To Piper Chris Melinda Halliwell and Vampire Reader, thank you for your kind comments. Story wraps up here and I know I've been awfully slow so thanks to everyone who came along for the ride.

Spoilers: No particular episodes. Inspired by "P3 H2O" (2x08) and set before the show's first season so this fic is based off tidbits from the show over the years.
Disclaimer:
Charmed is owned by Spelling Television and everyone else who made the show as amazing as it has been. I'm just a fan having lots of fun.

AN: These letters are set after Paige's birth (August 2, 1977)


August 1977

Dear Sam,

I think of her all the time. Where she is, how she's doing, whether she's loved. So many times I've almost run back to the church, wanting to talk to the good Sister. I know I mustn't, but Sam, it is so hard not to care. And I wonder—is it the same for you?

Are you haunted by her face as I am? I will never forget what it felt like to hold her and just look at her. Do you know that I wished for her to be less healthy, less strong, so that perhaps we could keep her awhile and teach her strength?

Sometimes I think our giving her up was all a dream. I've been waking from sleep much too soon and much too often lately and every time I imagine I hear her crying and wailing for us. But then I reach for the baby monitor and there is none, and I know that I have let myself confuse dream and reality again.

I fear it'll never get easier. The girls are good at distracting me but seeing the three of them together, so happy and beautiful, makes me sad. This is how it should be for her. She is a stranger to us already and it hardly seems fair not to have her and to have more time.

Love,
Patty

o

Dear Sam,

I know I should try to talk less of her and more of other things, but as I look at my girls, at the life we've built, and I write, she fills my heart and my thoughts. What else is there to say between us? What storm have we not already weathered? I miss her, Sam, and you. I miss the days when I looked into your face and my thoughts were happy and hopeful. How has it come to this, all sorrow between us?

Mom is sympathetic but impatient. The way she looks at me, the way her tone sometimes changes, I think she must be remembering her own past sadness. Dad, perhaps, and being pregnant with me. But those moments are fleeting and she is always soon talking about demons and Innocents again and trying to get me to the attic, to the Book of Shadows. And I know I should feel lucky because I am not alone and I have not lost you and I've not been forced to toughen up as quickly as I can, but instead, I am angry that destiny demands so much greatness from us and takes from us the things we are fighting for. I'm not yet ready to leave my girls. I need a few more moments with them, a few more moments to bask in their sweetness. And still there does not seem time enough to mend this emptiness in my heart.

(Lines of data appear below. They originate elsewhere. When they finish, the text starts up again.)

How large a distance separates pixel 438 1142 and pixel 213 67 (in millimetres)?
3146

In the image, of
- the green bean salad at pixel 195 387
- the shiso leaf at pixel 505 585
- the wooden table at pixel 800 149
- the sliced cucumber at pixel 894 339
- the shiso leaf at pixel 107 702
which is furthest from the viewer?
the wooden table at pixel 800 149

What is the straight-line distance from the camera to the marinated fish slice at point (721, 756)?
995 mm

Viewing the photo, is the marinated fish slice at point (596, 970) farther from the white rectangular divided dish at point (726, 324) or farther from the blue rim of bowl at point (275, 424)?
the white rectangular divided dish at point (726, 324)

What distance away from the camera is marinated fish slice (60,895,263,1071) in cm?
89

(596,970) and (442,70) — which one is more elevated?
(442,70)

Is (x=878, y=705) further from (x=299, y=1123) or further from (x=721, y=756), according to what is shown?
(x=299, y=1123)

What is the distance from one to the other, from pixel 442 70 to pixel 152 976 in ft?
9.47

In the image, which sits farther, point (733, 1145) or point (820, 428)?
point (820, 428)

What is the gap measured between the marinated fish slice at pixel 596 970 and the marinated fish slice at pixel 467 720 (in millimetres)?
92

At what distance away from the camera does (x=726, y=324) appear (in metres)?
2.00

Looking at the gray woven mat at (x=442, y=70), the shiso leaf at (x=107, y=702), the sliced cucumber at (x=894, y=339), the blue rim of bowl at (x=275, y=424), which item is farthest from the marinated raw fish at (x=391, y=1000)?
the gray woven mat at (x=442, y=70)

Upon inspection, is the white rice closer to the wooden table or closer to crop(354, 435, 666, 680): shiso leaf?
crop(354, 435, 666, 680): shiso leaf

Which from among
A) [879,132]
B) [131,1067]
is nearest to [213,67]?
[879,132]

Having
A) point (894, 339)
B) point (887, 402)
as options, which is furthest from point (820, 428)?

They are so fierce already, my girls. Soon they will not need me to fend off the shadows in the closet, the demons under the bed. It will be hard, letting them go when the time comes. I have lost too much already and I know that destiny and heritage will not be easy for them either. I hope, only, that destiny will never be this cruel to them and that they will know enough good to help them bear the bad.

Love,
Patty

o

Dear Sam,

We needn't have worried so much about Cedric and what he was capable of. He was no high-level demon after all, just a low-level shapeshifter with grand ambitions, and the vanquish was no trouble. Mom didn't seem too surprised—I suspect she may have known and wanted me to figure it out for myself. Well! She has me chasing Grimlocks next which seems almost too simple compared to figuring Cedric out. It's been nice stepping out of the house with nothing to hide and no spells to keep track of. I forgot how satisfying it is to just walk down the street or watch a demon go up in flames. These past months have been too much trial by magic. What a relief it has been, finally being able to find the balance between the magical and the normal in my life again.

I sat outside the church again today and watched people flow in and out, trying to read their faces. I wonder if any of them will go home to a newborn tonight, to her, and look into her face and think they are blessed and God has smiled on them. It must not sound that way to you, but it's been good for me, sitting on the steps with my thoughts. The urge to run in and find Sister Agnes is less now. One day I will want to see for myself that she is happy and loved but today is too soon and it wouldn't be fair to her new family. For now, it's enough knowing Sister Agnes is a good soul and would have done her best by our little girl. I wish a lot of things could have turned out differently, but I'm glad that she will have a normal childhood and I'm glad that she'll have the truth one day if she wishes it.